A fair coin is tossed. If it comes up heads, dice 1 is rolled three times. If it comes up tails, dice 2 is rolled three times. Dice 1 contains $2$ blue sides and $4$ green sides. Dice 2 contains $3$ blue sides and $3$ green sides. If it is not known which die was used, and the first and second throw showed green, find the probability the third throw will be green.
Attempt:
Using Bayes' rule:
$P(A = \mbox{green on third}|B =\mbox{green on first and second})$,
\begin{equation}
P(A|B) = \frac{P(B|A)P(A)}{P(B)},
\end{equation}
where $P(B|A)$, $P(A)$, $P(B)$ need to be calculated for both dice.
\begin{equation}
P(B|A) = \left(0.5\times \frac{4}{6}\times \frac{4}{6}\right) + \left(0.5\times \frac{3}{6}\times \frac{3}{6} \right)
\end{equation}
\begin{equation}
P(A) = (0.5\times \frac{4}{6}) + (0.5\times \frac{3}{6})
\end{equation}
\begin{equation}
P(B) = \left(0.5\times \frac{4}{6}\times \frac{4}{6}\right) + \left( 0.5\times \frac{3}{6}\times \frac{3}{6}\right)
\end{equation}
By this thinking, $P(B)$ = $P(B|A)$. Is this correct?
Best Answer
Your $P(A)$ and $P(B)$ are correct, but your $P(B|A)$ is not (if it were, then independence would be given, and the opposite is the case here).

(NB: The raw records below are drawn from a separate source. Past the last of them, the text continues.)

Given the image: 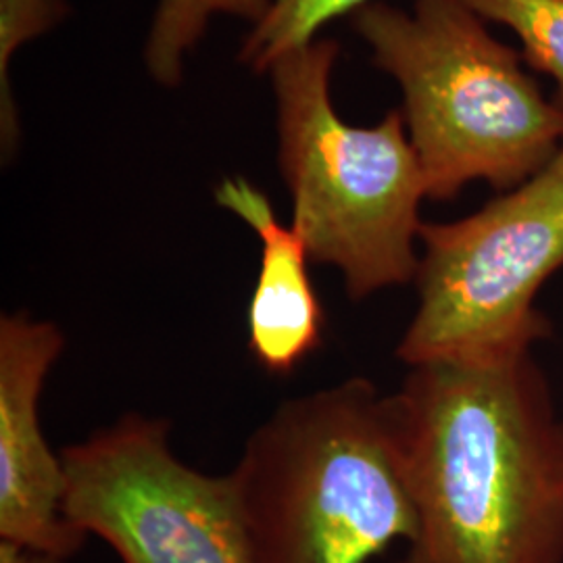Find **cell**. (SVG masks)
Returning a JSON list of instances; mask_svg holds the SVG:
<instances>
[{
  "label": "cell",
  "instance_id": "7a4b0ae2",
  "mask_svg": "<svg viewBox=\"0 0 563 563\" xmlns=\"http://www.w3.org/2000/svg\"><path fill=\"white\" fill-rule=\"evenodd\" d=\"M228 476L255 563H369L418 530L397 395L360 376L282 402Z\"/></svg>",
  "mask_w": 563,
  "mask_h": 563
},
{
  "label": "cell",
  "instance_id": "9c48e42d",
  "mask_svg": "<svg viewBox=\"0 0 563 563\" xmlns=\"http://www.w3.org/2000/svg\"><path fill=\"white\" fill-rule=\"evenodd\" d=\"M269 0H162L146 42V65L153 78L174 86L181 78L184 55L199 42L218 13L262 21Z\"/></svg>",
  "mask_w": 563,
  "mask_h": 563
},
{
  "label": "cell",
  "instance_id": "ba28073f",
  "mask_svg": "<svg viewBox=\"0 0 563 563\" xmlns=\"http://www.w3.org/2000/svg\"><path fill=\"white\" fill-rule=\"evenodd\" d=\"M216 201L262 241V269L249 302V349L263 372L288 376L320 349L325 328V311L307 272V246L246 178H225Z\"/></svg>",
  "mask_w": 563,
  "mask_h": 563
},
{
  "label": "cell",
  "instance_id": "8fae6325",
  "mask_svg": "<svg viewBox=\"0 0 563 563\" xmlns=\"http://www.w3.org/2000/svg\"><path fill=\"white\" fill-rule=\"evenodd\" d=\"M483 20L499 21L522 41L523 55L558 84L563 109V0H465Z\"/></svg>",
  "mask_w": 563,
  "mask_h": 563
},
{
  "label": "cell",
  "instance_id": "30bf717a",
  "mask_svg": "<svg viewBox=\"0 0 563 563\" xmlns=\"http://www.w3.org/2000/svg\"><path fill=\"white\" fill-rule=\"evenodd\" d=\"M367 0H269V9L242 44L241 59L269 71L282 55L313 41L323 23L355 13Z\"/></svg>",
  "mask_w": 563,
  "mask_h": 563
},
{
  "label": "cell",
  "instance_id": "6da1fadb",
  "mask_svg": "<svg viewBox=\"0 0 563 563\" xmlns=\"http://www.w3.org/2000/svg\"><path fill=\"white\" fill-rule=\"evenodd\" d=\"M418 530L395 563H563V418L532 353L409 367Z\"/></svg>",
  "mask_w": 563,
  "mask_h": 563
},
{
  "label": "cell",
  "instance_id": "3957f363",
  "mask_svg": "<svg viewBox=\"0 0 563 563\" xmlns=\"http://www.w3.org/2000/svg\"><path fill=\"white\" fill-rule=\"evenodd\" d=\"M353 27L401 84L428 199L451 201L476 180L507 192L562 148V107L465 0H416L413 13L367 2Z\"/></svg>",
  "mask_w": 563,
  "mask_h": 563
},
{
  "label": "cell",
  "instance_id": "5b68a950",
  "mask_svg": "<svg viewBox=\"0 0 563 563\" xmlns=\"http://www.w3.org/2000/svg\"><path fill=\"white\" fill-rule=\"evenodd\" d=\"M420 244L418 309L395 353L407 367L532 353L551 336L537 297L563 265V144L481 211L422 223Z\"/></svg>",
  "mask_w": 563,
  "mask_h": 563
},
{
  "label": "cell",
  "instance_id": "4fadbf2b",
  "mask_svg": "<svg viewBox=\"0 0 563 563\" xmlns=\"http://www.w3.org/2000/svg\"><path fill=\"white\" fill-rule=\"evenodd\" d=\"M0 563H65V560L25 544L0 539Z\"/></svg>",
  "mask_w": 563,
  "mask_h": 563
},
{
  "label": "cell",
  "instance_id": "52a82bcc",
  "mask_svg": "<svg viewBox=\"0 0 563 563\" xmlns=\"http://www.w3.org/2000/svg\"><path fill=\"white\" fill-rule=\"evenodd\" d=\"M65 346L27 311L0 318V539L69 560L86 534L65 514L67 476L42 434V388Z\"/></svg>",
  "mask_w": 563,
  "mask_h": 563
},
{
  "label": "cell",
  "instance_id": "8992f818",
  "mask_svg": "<svg viewBox=\"0 0 563 563\" xmlns=\"http://www.w3.org/2000/svg\"><path fill=\"white\" fill-rule=\"evenodd\" d=\"M169 423L130 413L60 453L65 514L121 563H255L230 476L169 449Z\"/></svg>",
  "mask_w": 563,
  "mask_h": 563
},
{
  "label": "cell",
  "instance_id": "7c38bea8",
  "mask_svg": "<svg viewBox=\"0 0 563 563\" xmlns=\"http://www.w3.org/2000/svg\"><path fill=\"white\" fill-rule=\"evenodd\" d=\"M59 0H0V128L2 148L13 151L20 128L9 88V63L23 42L46 32L59 18Z\"/></svg>",
  "mask_w": 563,
  "mask_h": 563
},
{
  "label": "cell",
  "instance_id": "277c9868",
  "mask_svg": "<svg viewBox=\"0 0 563 563\" xmlns=\"http://www.w3.org/2000/svg\"><path fill=\"white\" fill-rule=\"evenodd\" d=\"M334 41H311L269 67L278 101V162L292 197V228L309 260L334 265L353 301L416 282L422 163L390 111L355 128L336 115L330 74Z\"/></svg>",
  "mask_w": 563,
  "mask_h": 563
}]
</instances>
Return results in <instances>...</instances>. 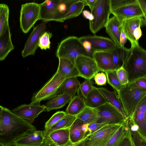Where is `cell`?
Here are the masks:
<instances>
[{
	"label": "cell",
	"mask_w": 146,
	"mask_h": 146,
	"mask_svg": "<svg viewBox=\"0 0 146 146\" xmlns=\"http://www.w3.org/2000/svg\"><path fill=\"white\" fill-rule=\"evenodd\" d=\"M36 129L32 124L0 106V146H4L14 139Z\"/></svg>",
	"instance_id": "6da1fadb"
},
{
	"label": "cell",
	"mask_w": 146,
	"mask_h": 146,
	"mask_svg": "<svg viewBox=\"0 0 146 146\" xmlns=\"http://www.w3.org/2000/svg\"><path fill=\"white\" fill-rule=\"evenodd\" d=\"M130 49V54L123 66L127 73L129 83L146 77V50L139 44L131 46Z\"/></svg>",
	"instance_id": "7a4b0ae2"
},
{
	"label": "cell",
	"mask_w": 146,
	"mask_h": 146,
	"mask_svg": "<svg viewBox=\"0 0 146 146\" xmlns=\"http://www.w3.org/2000/svg\"><path fill=\"white\" fill-rule=\"evenodd\" d=\"M111 13L121 23L143 14L138 0H110Z\"/></svg>",
	"instance_id": "3957f363"
},
{
	"label": "cell",
	"mask_w": 146,
	"mask_h": 146,
	"mask_svg": "<svg viewBox=\"0 0 146 146\" xmlns=\"http://www.w3.org/2000/svg\"><path fill=\"white\" fill-rule=\"evenodd\" d=\"M117 92L126 119L132 116L139 103L146 96V90L127 85Z\"/></svg>",
	"instance_id": "277c9868"
},
{
	"label": "cell",
	"mask_w": 146,
	"mask_h": 146,
	"mask_svg": "<svg viewBox=\"0 0 146 146\" xmlns=\"http://www.w3.org/2000/svg\"><path fill=\"white\" fill-rule=\"evenodd\" d=\"M82 55L88 56L79 38L75 36H69L62 40L56 52V56L58 58L67 59L74 64L76 58Z\"/></svg>",
	"instance_id": "5b68a950"
},
{
	"label": "cell",
	"mask_w": 146,
	"mask_h": 146,
	"mask_svg": "<svg viewBox=\"0 0 146 146\" xmlns=\"http://www.w3.org/2000/svg\"><path fill=\"white\" fill-rule=\"evenodd\" d=\"M91 12L94 19L89 21V28L91 32L95 34L105 27L110 19V0H96Z\"/></svg>",
	"instance_id": "8992f818"
},
{
	"label": "cell",
	"mask_w": 146,
	"mask_h": 146,
	"mask_svg": "<svg viewBox=\"0 0 146 146\" xmlns=\"http://www.w3.org/2000/svg\"><path fill=\"white\" fill-rule=\"evenodd\" d=\"M66 78L56 71L39 90L33 94L31 104L49 100L60 94V88Z\"/></svg>",
	"instance_id": "52a82bcc"
},
{
	"label": "cell",
	"mask_w": 146,
	"mask_h": 146,
	"mask_svg": "<svg viewBox=\"0 0 146 146\" xmlns=\"http://www.w3.org/2000/svg\"><path fill=\"white\" fill-rule=\"evenodd\" d=\"M40 4L35 2L22 4L20 12V26L23 33H26L39 20L40 14Z\"/></svg>",
	"instance_id": "ba28073f"
},
{
	"label": "cell",
	"mask_w": 146,
	"mask_h": 146,
	"mask_svg": "<svg viewBox=\"0 0 146 146\" xmlns=\"http://www.w3.org/2000/svg\"><path fill=\"white\" fill-rule=\"evenodd\" d=\"M96 109L98 116L96 122L107 125L121 124L126 120L119 111L108 102Z\"/></svg>",
	"instance_id": "9c48e42d"
},
{
	"label": "cell",
	"mask_w": 146,
	"mask_h": 146,
	"mask_svg": "<svg viewBox=\"0 0 146 146\" xmlns=\"http://www.w3.org/2000/svg\"><path fill=\"white\" fill-rule=\"evenodd\" d=\"M122 124L107 125L86 138L90 146H104Z\"/></svg>",
	"instance_id": "30bf717a"
},
{
	"label": "cell",
	"mask_w": 146,
	"mask_h": 146,
	"mask_svg": "<svg viewBox=\"0 0 146 146\" xmlns=\"http://www.w3.org/2000/svg\"><path fill=\"white\" fill-rule=\"evenodd\" d=\"M74 65L80 77L85 79L91 80L97 73L101 72L94 59L87 55L78 56L75 60Z\"/></svg>",
	"instance_id": "8fae6325"
},
{
	"label": "cell",
	"mask_w": 146,
	"mask_h": 146,
	"mask_svg": "<svg viewBox=\"0 0 146 146\" xmlns=\"http://www.w3.org/2000/svg\"><path fill=\"white\" fill-rule=\"evenodd\" d=\"M12 112L32 124L35 118L42 112L46 111L45 106L40 103L22 105L11 110Z\"/></svg>",
	"instance_id": "7c38bea8"
},
{
	"label": "cell",
	"mask_w": 146,
	"mask_h": 146,
	"mask_svg": "<svg viewBox=\"0 0 146 146\" xmlns=\"http://www.w3.org/2000/svg\"><path fill=\"white\" fill-rule=\"evenodd\" d=\"M45 138L42 131H30L4 146H42Z\"/></svg>",
	"instance_id": "4fadbf2b"
},
{
	"label": "cell",
	"mask_w": 146,
	"mask_h": 146,
	"mask_svg": "<svg viewBox=\"0 0 146 146\" xmlns=\"http://www.w3.org/2000/svg\"><path fill=\"white\" fill-rule=\"evenodd\" d=\"M46 28L45 23H43L33 28L21 52V55L23 58L35 54L38 46L40 37L46 31Z\"/></svg>",
	"instance_id": "5bb4252c"
},
{
	"label": "cell",
	"mask_w": 146,
	"mask_h": 146,
	"mask_svg": "<svg viewBox=\"0 0 146 146\" xmlns=\"http://www.w3.org/2000/svg\"><path fill=\"white\" fill-rule=\"evenodd\" d=\"M59 0H45L40 4V20L46 22L51 21L61 22L58 9Z\"/></svg>",
	"instance_id": "9a60e30c"
},
{
	"label": "cell",
	"mask_w": 146,
	"mask_h": 146,
	"mask_svg": "<svg viewBox=\"0 0 146 146\" xmlns=\"http://www.w3.org/2000/svg\"><path fill=\"white\" fill-rule=\"evenodd\" d=\"M81 42L86 41L90 44L94 53L110 51L116 46L114 42L107 37L97 35H88L79 38Z\"/></svg>",
	"instance_id": "2e32d148"
},
{
	"label": "cell",
	"mask_w": 146,
	"mask_h": 146,
	"mask_svg": "<svg viewBox=\"0 0 146 146\" xmlns=\"http://www.w3.org/2000/svg\"><path fill=\"white\" fill-rule=\"evenodd\" d=\"M130 117L133 124L137 126L139 133L146 137V96L140 102Z\"/></svg>",
	"instance_id": "e0dca14e"
},
{
	"label": "cell",
	"mask_w": 146,
	"mask_h": 146,
	"mask_svg": "<svg viewBox=\"0 0 146 146\" xmlns=\"http://www.w3.org/2000/svg\"><path fill=\"white\" fill-rule=\"evenodd\" d=\"M122 24L124 33L131 42V46L139 44L134 38L133 33L137 28L144 26L143 17H136L126 20L123 21Z\"/></svg>",
	"instance_id": "ac0fdd59"
},
{
	"label": "cell",
	"mask_w": 146,
	"mask_h": 146,
	"mask_svg": "<svg viewBox=\"0 0 146 146\" xmlns=\"http://www.w3.org/2000/svg\"><path fill=\"white\" fill-rule=\"evenodd\" d=\"M93 58L99 69L101 72L117 70L115 67L109 51H98L94 52Z\"/></svg>",
	"instance_id": "d6986e66"
},
{
	"label": "cell",
	"mask_w": 146,
	"mask_h": 146,
	"mask_svg": "<svg viewBox=\"0 0 146 146\" xmlns=\"http://www.w3.org/2000/svg\"><path fill=\"white\" fill-rule=\"evenodd\" d=\"M106 33L118 47H121L120 37L123 29L122 24L115 16L110 18L105 27Z\"/></svg>",
	"instance_id": "ffe728a7"
},
{
	"label": "cell",
	"mask_w": 146,
	"mask_h": 146,
	"mask_svg": "<svg viewBox=\"0 0 146 146\" xmlns=\"http://www.w3.org/2000/svg\"><path fill=\"white\" fill-rule=\"evenodd\" d=\"M58 68L56 71L61 76L68 78L80 77L74 64L70 60L59 58Z\"/></svg>",
	"instance_id": "44dd1931"
},
{
	"label": "cell",
	"mask_w": 146,
	"mask_h": 146,
	"mask_svg": "<svg viewBox=\"0 0 146 146\" xmlns=\"http://www.w3.org/2000/svg\"><path fill=\"white\" fill-rule=\"evenodd\" d=\"M130 49L117 46L109 51L113 64L117 70L123 67L130 53Z\"/></svg>",
	"instance_id": "7402d4cb"
},
{
	"label": "cell",
	"mask_w": 146,
	"mask_h": 146,
	"mask_svg": "<svg viewBox=\"0 0 146 146\" xmlns=\"http://www.w3.org/2000/svg\"><path fill=\"white\" fill-rule=\"evenodd\" d=\"M84 123L77 118L69 128L70 140L73 143L84 139L89 134L83 131L82 127Z\"/></svg>",
	"instance_id": "603a6c76"
},
{
	"label": "cell",
	"mask_w": 146,
	"mask_h": 146,
	"mask_svg": "<svg viewBox=\"0 0 146 146\" xmlns=\"http://www.w3.org/2000/svg\"><path fill=\"white\" fill-rule=\"evenodd\" d=\"M86 106L96 108L108 102L98 88L93 86L85 99Z\"/></svg>",
	"instance_id": "cb8c5ba5"
},
{
	"label": "cell",
	"mask_w": 146,
	"mask_h": 146,
	"mask_svg": "<svg viewBox=\"0 0 146 146\" xmlns=\"http://www.w3.org/2000/svg\"><path fill=\"white\" fill-rule=\"evenodd\" d=\"M86 106L85 99L82 95H76L69 103L65 113L66 115L76 116Z\"/></svg>",
	"instance_id": "d4e9b609"
},
{
	"label": "cell",
	"mask_w": 146,
	"mask_h": 146,
	"mask_svg": "<svg viewBox=\"0 0 146 146\" xmlns=\"http://www.w3.org/2000/svg\"><path fill=\"white\" fill-rule=\"evenodd\" d=\"M72 99L71 96L67 93L59 94L48 100L46 103V111L49 112L52 110L60 109L69 103Z\"/></svg>",
	"instance_id": "484cf974"
},
{
	"label": "cell",
	"mask_w": 146,
	"mask_h": 146,
	"mask_svg": "<svg viewBox=\"0 0 146 146\" xmlns=\"http://www.w3.org/2000/svg\"><path fill=\"white\" fill-rule=\"evenodd\" d=\"M103 94L108 102L116 108L126 119V116L124 111L121 103L119 99L117 92L115 90L111 92L107 89L103 88H98Z\"/></svg>",
	"instance_id": "4316f807"
},
{
	"label": "cell",
	"mask_w": 146,
	"mask_h": 146,
	"mask_svg": "<svg viewBox=\"0 0 146 146\" xmlns=\"http://www.w3.org/2000/svg\"><path fill=\"white\" fill-rule=\"evenodd\" d=\"M14 49L10 29L0 37V60H4L9 52Z\"/></svg>",
	"instance_id": "83f0119b"
},
{
	"label": "cell",
	"mask_w": 146,
	"mask_h": 146,
	"mask_svg": "<svg viewBox=\"0 0 146 146\" xmlns=\"http://www.w3.org/2000/svg\"><path fill=\"white\" fill-rule=\"evenodd\" d=\"M80 84L77 77L66 78L60 88L59 94L67 93L71 96L72 99L76 96Z\"/></svg>",
	"instance_id": "f1b7e54d"
},
{
	"label": "cell",
	"mask_w": 146,
	"mask_h": 146,
	"mask_svg": "<svg viewBox=\"0 0 146 146\" xmlns=\"http://www.w3.org/2000/svg\"><path fill=\"white\" fill-rule=\"evenodd\" d=\"M69 128L54 131L47 136L57 146H61L70 140Z\"/></svg>",
	"instance_id": "f546056e"
},
{
	"label": "cell",
	"mask_w": 146,
	"mask_h": 146,
	"mask_svg": "<svg viewBox=\"0 0 146 146\" xmlns=\"http://www.w3.org/2000/svg\"><path fill=\"white\" fill-rule=\"evenodd\" d=\"M76 116L70 115H66L48 129L42 131L44 136H46L52 132L60 129L70 128L76 118Z\"/></svg>",
	"instance_id": "4dcf8cb0"
},
{
	"label": "cell",
	"mask_w": 146,
	"mask_h": 146,
	"mask_svg": "<svg viewBox=\"0 0 146 146\" xmlns=\"http://www.w3.org/2000/svg\"><path fill=\"white\" fill-rule=\"evenodd\" d=\"M76 117L84 123L88 124L97 122L98 119V113L96 108L87 106Z\"/></svg>",
	"instance_id": "1f68e13d"
},
{
	"label": "cell",
	"mask_w": 146,
	"mask_h": 146,
	"mask_svg": "<svg viewBox=\"0 0 146 146\" xmlns=\"http://www.w3.org/2000/svg\"><path fill=\"white\" fill-rule=\"evenodd\" d=\"M9 11L7 5L0 4V37L10 29L9 24Z\"/></svg>",
	"instance_id": "d6a6232c"
},
{
	"label": "cell",
	"mask_w": 146,
	"mask_h": 146,
	"mask_svg": "<svg viewBox=\"0 0 146 146\" xmlns=\"http://www.w3.org/2000/svg\"><path fill=\"white\" fill-rule=\"evenodd\" d=\"M129 127L126 119L104 146H118L128 130Z\"/></svg>",
	"instance_id": "836d02e7"
},
{
	"label": "cell",
	"mask_w": 146,
	"mask_h": 146,
	"mask_svg": "<svg viewBox=\"0 0 146 146\" xmlns=\"http://www.w3.org/2000/svg\"><path fill=\"white\" fill-rule=\"evenodd\" d=\"M85 6L86 5L84 0H78L70 7L68 12L62 17V22L79 15L82 13Z\"/></svg>",
	"instance_id": "e575fe53"
},
{
	"label": "cell",
	"mask_w": 146,
	"mask_h": 146,
	"mask_svg": "<svg viewBox=\"0 0 146 146\" xmlns=\"http://www.w3.org/2000/svg\"><path fill=\"white\" fill-rule=\"evenodd\" d=\"M127 124L134 146H146V137L139 133L137 127L132 123Z\"/></svg>",
	"instance_id": "d590c367"
},
{
	"label": "cell",
	"mask_w": 146,
	"mask_h": 146,
	"mask_svg": "<svg viewBox=\"0 0 146 146\" xmlns=\"http://www.w3.org/2000/svg\"><path fill=\"white\" fill-rule=\"evenodd\" d=\"M116 71H110L105 73L107 76L108 83L117 92L125 86L122 85L119 82L117 77Z\"/></svg>",
	"instance_id": "8d00e7d4"
},
{
	"label": "cell",
	"mask_w": 146,
	"mask_h": 146,
	"mask_svg": "<svg viewBox=\"0 0 146 146\" xmlns=\"http://www.w3.org/2000/svg\"><path fill=\"white\" fill-rule=\"evenodd\" d=\"M66 115L65 112L63 111H58L56 112L45 123L44 130L49 129Z\"/></svg>",
	"instance_id": "74e56055"
},
{
	"label": "cell",
	"mask_w": 146,
	"mask_h": 146,
	"mask_svg": "<svg viewBox=\"0 0 146 146\" xmlns=\"http://www.w3.org/2000/svg\"><path fill=\"white\" fill-rule=\"evenodd\" d=\"M52 36V33L49 31H45L40 37L38 46L42 50H46L50 48V40Z\"/></svg>",
	"instance_id": "f35d334b"
},
{
	"label": "cell",
	"mask_w": 146,
	"mask_h": 146,
	"mask_svg": "<svg viewBox=\"0 0 146 146\" xmlns=\"http://www.w3.org/2000/svg\"><path fill=\"white\" fill-rule=\"evenodd\" d=\"M93 84V82L91 80L85 79L84 81L80 84L78 89L84 99L92 89L94 86Z\"/></svg>",
	"instance_id": "ab89813d"
},
{
	"label": "cell",
	"mask_w": 146,
	"mask_h": 146,
	"mask_svg": "<svg viewBox=\"0 0 146 146\" xmlns=\"http://www.w3.org/2000/svg\"><path fill=\"white\" fill-rule=\"evenodd\" d=\"M116 73L118 79L121 85L125 86L129 83L127 73L123 67L118 69Z\"/></svg>",
	"instance_id": "60d3db41"
},
{
	"label": "cell",
	"mask_w": 146,
	"mask_h": 146,
	"mask_svg": "<svg viewBox=\"0 0 146 146\" xmlns=\"http://www.w3.org/2000/svg\"><path fill=\"white\" fill-rule=\"evenodd\" d=\"M126 85L130 87L146 90V77L139 78Z\"/></svg>",
	"instance_id": "b9f144b4"
},
{
	"label": "cell",
	"mask_w": 146,
	"mask_h": 146,
	"mask_svg": "<svg viewBox=\"0 0 146 146\" xmlns=\"http://www.w3.org/2000/svg\"><path fill=\"white\" fill-rule=\"evenodd\" d=\"M118 146H134L129 127L127 133Z\"/></svg>",
	"instance_id": "7bdbcfd3"
},
{
	"label": "cell",
	"mask_w": 146,
	"mask_h": 146,
	"mask_svg": "<svg viewBox=\"0 0 146 146\" xmlns=\"http://www.w3.org/2000/svg\"><path fill=\"white\" fill-rule=\"evenodd\" d=\"M96 83L98 85H106L107 81L106 75L103 72H99L94 77Z\"/></svg>",
	"instance_id": "ee69618b"
},
{
	"label": "cell",
	"mask_w": 146,
	"mask_h": 146,
	"mask_svg": "<svg viewBox=\"0 0 146 146\" xmlns=\"http://www.w3.org/2000/svg\"><path fill=\"white\" fill-rule=\"evenodd\" d=\"M107 125V124L103 123H98L96 122L88 124V129L90 133L89 135L96 131Z\"/></svg>",
	"instance_id": "f6af8a7d"
},
{
	"label": "cell",
	"mask_w": 146,
	"mask_h": 146,
	"mask_svg": "<svg viewBox=\"0 0 146 146\" xmlns=\"http://www.w3.org/2000/svg\"><path fill=\"white\" fill-rule=\"evenodd\" d=\"M143 14L144 26H146V0H138Z\"/></svg>",
	"instance_id": "bcb514c9"
},
{
	"label": "cell",
	"mask_w": 146,
	"mask_h": 146,
	"mask_svg": "<svg viewBox=\"0 0 146 146\" xmlns=\"http://www.w3.org/2000/svg\"><path fill=\"white\" fill-rule=\"evenodd\" d=\"M83 45L87 52L89 56L93 58L94 52L92 50L90 43L88 42L85 41L81 42Z\"/></svg>",
	"instance_id": "7dc6e473"
},
{
	"label": "cell",
	"mask_w": 146,
	"mask_h": 146,
	"mask_svg": "<svg viewBox=\"0 0 146 146\" xmlns=\"http://www.w3.org/2000/svg\"><path fill=\"white\" fill-rule=\"evenodd\" d=\"M142 35V33L140 27L137 28L133 33L134 38L137 42H138V40Z\"/></svg>",
	"instance_id": "c3c4849f"
},
{
	"label": "cell",
	"mask_w": 146,
	"mask_h": 146,
	"mask_svg": "<svg viewBox=\"0 0 146 146\" xmlns=\"http://www.w3.org/2000/svg\"><path fill=\"white\" fill-rule=\"evenodd\" d=\"M83 16L86 19H88L89 21L94 19V17L91 12L87 10H84L82 12Z\"/></svg>",
	"instance_id": "681fc988"
},
{
	"label": "cell",
	"mask_w": 146,
	"mask_h": 146,
	"mask_svg": "<svg viewBox=\"0 0 146 146\" xmlns=\"http://www.w3.org/2000/svg\"><path fill=\"white\" fill-rule=\"evenodd\" d=\"M42 146H57L53 143L49 138L47 136H45V138Z\"/></svg>",
	"instance_id": "f907efd6"
},
{
	"label": "cell",
	"mask_w": 146,
	"mask_h": 146,
	"mask_svg": "<svg viewBox=\"0 0 146 146\" xmlns=\"http://www.w3.org/2000/svg\"><path fill=\"white\" fill-rule=\"evenodd\" d=\"M127 38L122 29L120 37V44L121 47H124L125 44L127 42Z\"/></svg>",
	"instance_id": "816d5d0a"
},
{
	"label": "cell",
	"mask_w": 146,
	"mask_h": 146,
	"mask_svg": "<svg viewBox=\"0 0 146 146\" xmlns=\"http://www.w3.org/2000/svg\"><path fill=\"white\" fill-rule=\"evenodd\" d=\"M74 146H90L85 138L82 140L74 144Z\"/></svg>",
	"instance_id": "f5cc1de1"
},
{
	"label": "cell",
	"mask_w": 146,
	"mask_h": 146,
	"mask_svg": "<svg viewBox=\"0 0 146 146\" xmlns=\"http://www.w3.org/2000/svg\"><path fill=\"white\" fill-rule=\"evenodd\" d=\"M84 1L86 5L89 7L91 11L94 7L96 0H84Z\"/></svg>",
	"instance_id": "db71d44e"
},
{
	"label": "cell",
	"mask_w": 146,
	"mask_h": 146,
	"mask_svg": "<svg viewBox=\"0 0 146 146\" xmlns=\"http://www.w3.org/2000/svg\"><path fill=\"white\" fill-rule=\"evenodd\" d=\"M74 144L70 140L67 143L61 146H74Z\"/></svg>",
	"instance_id": "11a10c76"
}]
</instances>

Just use the definition $P(B|A)=\frac{P(A\cap B)}{P(A)}$ and use total probability on the numerator to obtain $$P(A\cap B)=\left(0.5\times \frac{4}{6}\times \frac{4}{6}\times\frac{4}{6}\right) + \left(0.5\times \frac{3}{6}\times \frac{3}{6}\times \frac{3}{6} \right)$$ and so $$P(B|A)=\frac{13}{36}.$$
Actually, Bayes is not needed here. Just calculating $P(A|B)=\frac{P(A\cap B)}{P(B)}=\frac{91}{150}$ should be enough.